We evaluate using Letta Code, a model-agnostic agent harness implemented on top of the Letta API. The agent is configured with Sonnet 4.5 (with extended thinking) on all 89 tasks in Terminal Bench 2.0 and we report the aggregated score.
Results: Can Skills Be Learned?
Our results show that skills can be effectively learned, leading to a 21.1% relative (9% absolute) increase in Terminal Bench performance over our baseline agent—which matches Terminus 2 performance—while also reducing costs by 15.7% and tool calls by 10.4%.
To further study skill learning, we enrich the reflection stage with textual feedback that provides context on errors for failed tasks. Skill learning with feedback provided an additional 6.7% improvement, leading to an overall gain of 36.8% relative (15.7% absolute) over the baseline. While skills learned from trajectories alone can capture successful patterns, feedback-informed skills better encode common failure modes and unsuccessful approaches, making them more informative and robust. This suggests that providing richer context, especially textual feedback, can lead to more effective skill learning.

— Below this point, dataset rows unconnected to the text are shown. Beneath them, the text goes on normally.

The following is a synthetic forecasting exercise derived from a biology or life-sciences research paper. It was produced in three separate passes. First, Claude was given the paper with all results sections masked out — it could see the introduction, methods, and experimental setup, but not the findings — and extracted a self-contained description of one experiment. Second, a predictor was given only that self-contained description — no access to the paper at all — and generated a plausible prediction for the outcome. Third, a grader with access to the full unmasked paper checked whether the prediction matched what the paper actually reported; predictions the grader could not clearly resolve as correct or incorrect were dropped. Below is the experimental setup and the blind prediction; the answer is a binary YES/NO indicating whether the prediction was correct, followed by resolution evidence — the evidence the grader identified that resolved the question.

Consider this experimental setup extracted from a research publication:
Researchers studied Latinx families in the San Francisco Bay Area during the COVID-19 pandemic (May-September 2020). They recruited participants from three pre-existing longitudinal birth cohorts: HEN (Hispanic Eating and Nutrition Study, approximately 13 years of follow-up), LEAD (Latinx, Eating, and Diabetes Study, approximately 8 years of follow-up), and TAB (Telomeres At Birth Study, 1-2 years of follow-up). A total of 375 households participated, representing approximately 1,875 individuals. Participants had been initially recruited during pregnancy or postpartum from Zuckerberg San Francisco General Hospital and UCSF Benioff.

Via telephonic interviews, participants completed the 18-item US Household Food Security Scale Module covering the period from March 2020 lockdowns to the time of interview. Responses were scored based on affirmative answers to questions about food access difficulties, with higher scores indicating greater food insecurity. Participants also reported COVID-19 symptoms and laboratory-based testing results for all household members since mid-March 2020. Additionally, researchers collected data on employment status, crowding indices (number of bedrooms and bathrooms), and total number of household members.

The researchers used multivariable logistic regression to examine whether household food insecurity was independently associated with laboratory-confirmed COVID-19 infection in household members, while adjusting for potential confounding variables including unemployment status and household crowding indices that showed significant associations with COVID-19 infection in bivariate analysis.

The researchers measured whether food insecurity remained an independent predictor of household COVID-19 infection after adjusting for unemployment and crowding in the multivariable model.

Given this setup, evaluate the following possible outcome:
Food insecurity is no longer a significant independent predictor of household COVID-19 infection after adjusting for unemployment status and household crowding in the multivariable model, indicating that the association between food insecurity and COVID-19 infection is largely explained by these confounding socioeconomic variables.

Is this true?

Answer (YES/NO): YES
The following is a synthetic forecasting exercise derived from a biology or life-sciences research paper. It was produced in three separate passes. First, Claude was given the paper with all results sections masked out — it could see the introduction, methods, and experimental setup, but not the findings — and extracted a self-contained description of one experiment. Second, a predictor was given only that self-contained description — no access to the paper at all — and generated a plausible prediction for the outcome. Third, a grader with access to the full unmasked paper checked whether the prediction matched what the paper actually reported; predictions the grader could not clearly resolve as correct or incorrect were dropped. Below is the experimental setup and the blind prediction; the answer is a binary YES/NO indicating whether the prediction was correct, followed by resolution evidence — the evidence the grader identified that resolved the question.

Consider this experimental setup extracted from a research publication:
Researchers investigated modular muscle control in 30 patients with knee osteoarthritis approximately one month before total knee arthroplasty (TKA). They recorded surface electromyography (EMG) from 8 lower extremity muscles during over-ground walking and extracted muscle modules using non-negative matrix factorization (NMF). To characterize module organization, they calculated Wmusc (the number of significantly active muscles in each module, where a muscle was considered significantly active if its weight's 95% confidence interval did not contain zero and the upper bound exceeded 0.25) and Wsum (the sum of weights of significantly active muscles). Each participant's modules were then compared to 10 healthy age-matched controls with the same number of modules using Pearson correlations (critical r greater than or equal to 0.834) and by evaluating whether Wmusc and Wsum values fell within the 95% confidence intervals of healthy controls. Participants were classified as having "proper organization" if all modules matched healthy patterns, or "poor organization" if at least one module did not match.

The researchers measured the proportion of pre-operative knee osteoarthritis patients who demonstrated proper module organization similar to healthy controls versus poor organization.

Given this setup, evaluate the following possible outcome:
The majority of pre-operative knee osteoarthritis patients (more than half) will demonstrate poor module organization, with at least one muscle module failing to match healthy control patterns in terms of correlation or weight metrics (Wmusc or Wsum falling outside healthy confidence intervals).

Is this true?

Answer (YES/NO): YES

Skills provide domain knowledge and structured approaches that guide task execution and reduce common failure modes like context poisoning and missed edge cases. Ultimately, this enhances agent capabilities and allows them to complete tasks with fewer tool calls and lower overall cost.
How do Skills help?
The build-cython-ext task for compiling Cython extensions has an ~0% model success rate across different frontier models. Without skills, the agent built first and fixed errors as they appeared—a reactive approach that missed critical np.int references hidden in Cython files. With skills, the agent searched for all deprecated patterns before building, caught import alias variations (n. vs np.), and used context-aware replacements to successfully complete the task.
.png)
In general, many tasks given to an agent are similar in nature to benefit from shared information. Rather than treating every trajectory as isolated, skill learning allows agents to benefit from what they’ve learned in previous trajectories.

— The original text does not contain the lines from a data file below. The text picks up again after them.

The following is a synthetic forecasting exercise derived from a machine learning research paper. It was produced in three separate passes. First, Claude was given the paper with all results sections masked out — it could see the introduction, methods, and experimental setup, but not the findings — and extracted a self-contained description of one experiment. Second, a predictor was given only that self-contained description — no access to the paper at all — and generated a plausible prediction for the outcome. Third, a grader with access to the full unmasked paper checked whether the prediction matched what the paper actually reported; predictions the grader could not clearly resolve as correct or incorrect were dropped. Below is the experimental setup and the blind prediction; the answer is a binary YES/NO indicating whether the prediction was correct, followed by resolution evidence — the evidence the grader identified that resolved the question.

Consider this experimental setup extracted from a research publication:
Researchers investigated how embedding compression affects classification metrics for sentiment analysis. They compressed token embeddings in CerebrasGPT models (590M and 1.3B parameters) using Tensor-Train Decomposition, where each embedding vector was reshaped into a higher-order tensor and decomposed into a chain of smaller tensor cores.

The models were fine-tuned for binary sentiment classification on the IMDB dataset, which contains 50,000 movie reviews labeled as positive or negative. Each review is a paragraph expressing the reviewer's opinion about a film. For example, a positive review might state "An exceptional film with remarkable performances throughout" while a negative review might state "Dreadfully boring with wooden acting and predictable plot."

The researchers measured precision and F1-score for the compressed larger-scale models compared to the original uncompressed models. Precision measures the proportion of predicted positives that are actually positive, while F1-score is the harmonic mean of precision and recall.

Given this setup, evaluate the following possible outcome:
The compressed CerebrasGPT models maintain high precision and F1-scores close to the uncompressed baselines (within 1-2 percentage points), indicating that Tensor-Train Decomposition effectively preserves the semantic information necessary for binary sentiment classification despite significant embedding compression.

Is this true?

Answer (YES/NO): NO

What this means for agent memory & continual learning
We're excited by the research directions that Skill Learning enables for continual learning. Our results show that learning from trajectories alone improves model performance, suggesting more scalable paths to self-improvement beyond traditional human feedback. Agents could extend beyond generating trajectories and skills to also generating and learning from their own tests and even entire tasks. However, since learning from human-written verifiable rewards outperforms trajectory-only learning, another promising direction is building agents that are calibrated to their own capabilities — knowing when to seek external feedback versus when to self-improve autonomously.

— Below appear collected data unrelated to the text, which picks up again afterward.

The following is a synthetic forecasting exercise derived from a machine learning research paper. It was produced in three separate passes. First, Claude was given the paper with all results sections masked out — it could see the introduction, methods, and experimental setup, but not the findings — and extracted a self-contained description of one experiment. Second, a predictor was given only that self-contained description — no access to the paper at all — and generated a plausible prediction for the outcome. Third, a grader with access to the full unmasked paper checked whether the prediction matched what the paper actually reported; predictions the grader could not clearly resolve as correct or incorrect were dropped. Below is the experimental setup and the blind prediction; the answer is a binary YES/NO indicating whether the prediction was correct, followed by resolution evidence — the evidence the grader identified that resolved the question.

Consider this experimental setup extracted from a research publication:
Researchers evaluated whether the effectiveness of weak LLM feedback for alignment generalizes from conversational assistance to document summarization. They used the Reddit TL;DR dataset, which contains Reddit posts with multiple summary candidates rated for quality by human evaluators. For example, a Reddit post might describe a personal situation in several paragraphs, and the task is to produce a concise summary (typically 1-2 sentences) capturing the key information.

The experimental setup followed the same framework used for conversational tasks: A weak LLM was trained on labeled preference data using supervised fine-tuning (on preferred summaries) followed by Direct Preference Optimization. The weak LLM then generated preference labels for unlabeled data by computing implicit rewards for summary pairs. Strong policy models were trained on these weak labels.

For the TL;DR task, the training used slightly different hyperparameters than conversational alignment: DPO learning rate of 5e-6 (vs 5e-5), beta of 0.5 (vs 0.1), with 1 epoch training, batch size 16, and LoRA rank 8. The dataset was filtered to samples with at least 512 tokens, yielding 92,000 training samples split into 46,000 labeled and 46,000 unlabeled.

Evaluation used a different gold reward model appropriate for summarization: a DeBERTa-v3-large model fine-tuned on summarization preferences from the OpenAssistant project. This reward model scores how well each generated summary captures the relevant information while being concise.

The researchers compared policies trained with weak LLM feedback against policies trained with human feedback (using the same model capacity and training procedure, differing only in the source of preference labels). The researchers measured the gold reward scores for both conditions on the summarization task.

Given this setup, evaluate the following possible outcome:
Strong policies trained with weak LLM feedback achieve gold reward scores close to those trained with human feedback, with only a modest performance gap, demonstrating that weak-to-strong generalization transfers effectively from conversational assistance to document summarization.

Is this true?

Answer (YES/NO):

Skill Learning enables agents to learn and improve over time, without needing to change their underlying weights. Since skills are stored as .md files, designed to be modular and can be managed by git, they are a convenient way to share learnings across your organization. For Letta agents which support both skills and core memory (in-context memory blocks), memory can be organized in a hierarchy:
- Core Memory / System Prompt Learning: Learned system prompt - evolving system prompt that applies across tasks, and is generally specific to that agent’s state.
- Skills / Filesystem: Evolving files used for task-specific memory, designed to be interchangeable between agents.
Through combining both memory and skills, agents can evolve over time.
Using Skill Learning
You can use Skill Learning in the Letta Code harness. After interacting with your agent, simply call the /skill command to enter skill learning mode.